--- Assignment ---
Write out the passage about the composer's later life word for word, from "In 1878 he was" up to and including "of the liver.".

--- Quoted passage ---
In 1878 he was taken to Italy by a surgeon friend, the first of many visits to a country he came to love. Masterpiece followed masterpiece in the 1880s: the B flat Piano Concerto, the Third and Fourth symphonies and the Concerto for violin and cello. In the 1890s, he abandoned larger forms and concentrated on chamber music and more intimate, personal piano works, all tinged with nostalgia and a warm, steady glow of autumnal romanticism. Perhaps they reflected a growing realisation of life’s transience: it seemed as though all those who mattered to him were dying and when Clara Schumann too died in 1896, it affected him deeply. His appearance deteriorated, his energy disappeared and he was persuaded to see a doctor. Only months after Clara’s death, he too had gone, like his father, from cancer of the liver.

Saved entries:
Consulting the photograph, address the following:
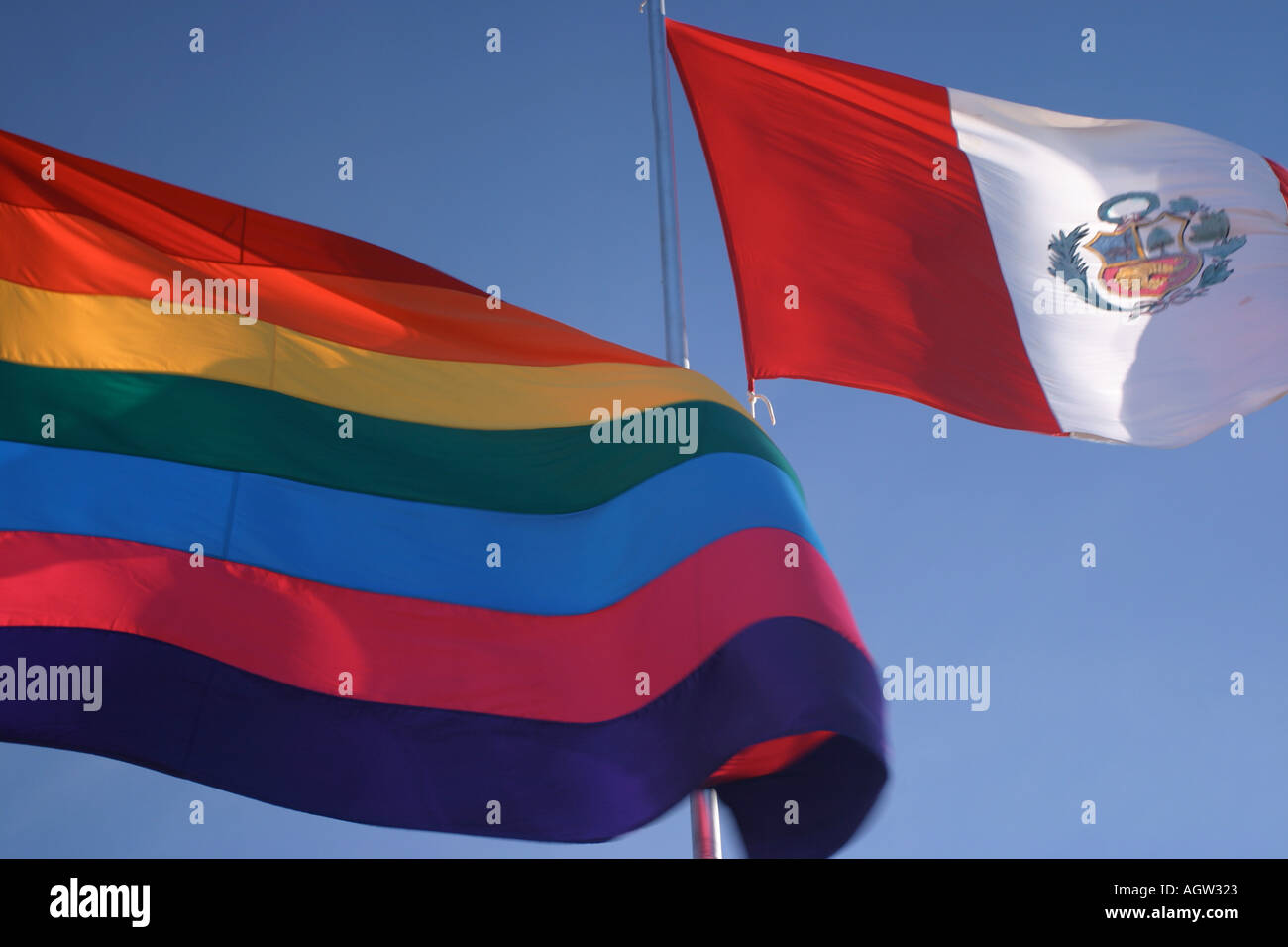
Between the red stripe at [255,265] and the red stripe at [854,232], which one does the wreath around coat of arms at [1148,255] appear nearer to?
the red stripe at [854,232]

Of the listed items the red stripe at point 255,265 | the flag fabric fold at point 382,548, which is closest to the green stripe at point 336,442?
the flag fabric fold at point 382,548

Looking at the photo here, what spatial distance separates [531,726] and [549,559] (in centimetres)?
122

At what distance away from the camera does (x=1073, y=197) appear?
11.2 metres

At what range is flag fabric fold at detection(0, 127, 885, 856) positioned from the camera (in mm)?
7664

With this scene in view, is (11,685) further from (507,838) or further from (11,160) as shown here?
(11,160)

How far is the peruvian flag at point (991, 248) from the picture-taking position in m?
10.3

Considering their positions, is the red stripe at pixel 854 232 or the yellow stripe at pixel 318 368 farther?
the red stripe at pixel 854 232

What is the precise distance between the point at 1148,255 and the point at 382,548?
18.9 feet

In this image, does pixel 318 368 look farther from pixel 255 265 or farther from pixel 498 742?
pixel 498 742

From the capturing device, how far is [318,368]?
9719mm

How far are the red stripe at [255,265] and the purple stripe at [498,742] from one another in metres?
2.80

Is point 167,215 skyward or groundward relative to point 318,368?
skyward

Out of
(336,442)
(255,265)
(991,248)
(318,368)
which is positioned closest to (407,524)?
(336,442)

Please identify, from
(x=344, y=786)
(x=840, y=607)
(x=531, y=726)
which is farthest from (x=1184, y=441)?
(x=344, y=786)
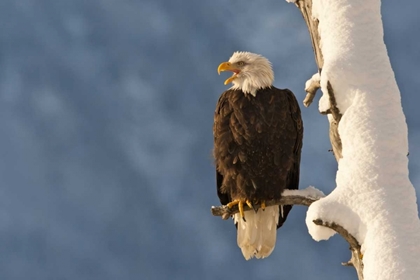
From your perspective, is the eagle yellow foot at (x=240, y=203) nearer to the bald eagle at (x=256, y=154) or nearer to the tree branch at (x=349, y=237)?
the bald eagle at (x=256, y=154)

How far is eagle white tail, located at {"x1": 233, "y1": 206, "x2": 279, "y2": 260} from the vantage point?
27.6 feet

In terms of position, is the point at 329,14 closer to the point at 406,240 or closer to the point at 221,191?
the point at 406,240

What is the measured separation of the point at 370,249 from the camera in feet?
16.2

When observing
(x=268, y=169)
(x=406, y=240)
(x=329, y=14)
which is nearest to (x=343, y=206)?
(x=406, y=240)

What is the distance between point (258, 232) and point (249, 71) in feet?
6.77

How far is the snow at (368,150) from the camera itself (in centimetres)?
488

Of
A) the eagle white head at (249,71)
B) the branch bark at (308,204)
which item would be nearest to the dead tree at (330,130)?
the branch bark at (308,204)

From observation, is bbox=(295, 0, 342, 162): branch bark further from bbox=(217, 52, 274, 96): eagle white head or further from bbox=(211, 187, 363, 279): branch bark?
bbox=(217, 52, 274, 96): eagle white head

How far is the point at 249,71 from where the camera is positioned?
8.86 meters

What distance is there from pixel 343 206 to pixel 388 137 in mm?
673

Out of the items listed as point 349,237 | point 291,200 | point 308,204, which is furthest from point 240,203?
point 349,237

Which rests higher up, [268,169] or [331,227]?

--- Task result ---
In 1878 he was taken to Italy by a surgeon friend, the first of many visits to a country he came to love. Masterpiece followed masterpiece in the 1880s: the B flat Piano Concerto, the Third and Fourth symphonies and the Concerto for violin and cello. In the 1890s, he abandoned larger forms and concentrated on chamber music and more intimate, personal piano works, all tinged with nostalgia and a warm, steady glow of autumnal romanticism. Perhaps they reflected a growing realisation of life’s transience: it seemed as though all those who mattered to him were dying and when Clara Schumann too died in 1896, it affected him deeply. His appearance deteriorated, his energy disappeared and he was persuaded to see a doctor. Only months after Clara’s death, he too had gone, like his father, from cancer of the liver.